:: Document ::
Shortly before the transmission of the first season of The Sarah Jane Adventures in 2007, Elisabeth Sladen sat down with Paul Simpson to discuss the spin-off series. This is the full version of that interview.

 

“We had a lot of fun, we really did.”

What was the difference filming 10 episodes rather than the special [Invasion of the Bane]?

Emotionally it was incredibly different. All of a sudden it wasn’t quite so much on trial. You’re going into areas in the special where you’re seeing things for the first time, trying things for the first time – everyone is, on the production team and on my side. Even seeing the attic for the first time – there’s so much in that attic. I don’t think I was ever ready for a take, I was always rehearsing because I would find something new or something on the wall. It’s all over the place, God I should have used that! But by that time we’ve done the master and you’ve got to pick up.

How did the change in cast affect things?

:: Source material ::
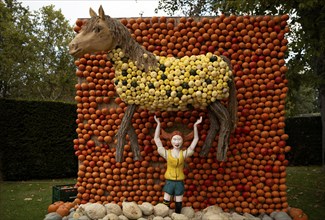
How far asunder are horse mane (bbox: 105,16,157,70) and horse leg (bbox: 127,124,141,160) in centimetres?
94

:: Instruction ::
Reproduce the passage of the interview starting with "What was the" and going on through "to pick up.". The listing is separate material, unrelated to the interview.

:: Output of the task ::
What was the difference filming 10 episodes rather than the special [Invasion of the Bane]?

Emotionally it was incredibly different. All of a sudden it wasn’t quite so much on trial. You’re going into areas in the special where you’re seeing things for the first time, trying things for the first time – everyone is, on the production team and on my side. Even seeing the attic for the first time – there’s so much in that attic. I don’t think I was ever ready for a take, I was always rehearsing because I would find something new or something on the wall. It’s all over the place, God I should have used that! But by that time we’ve done the master and you’ve got to pick up.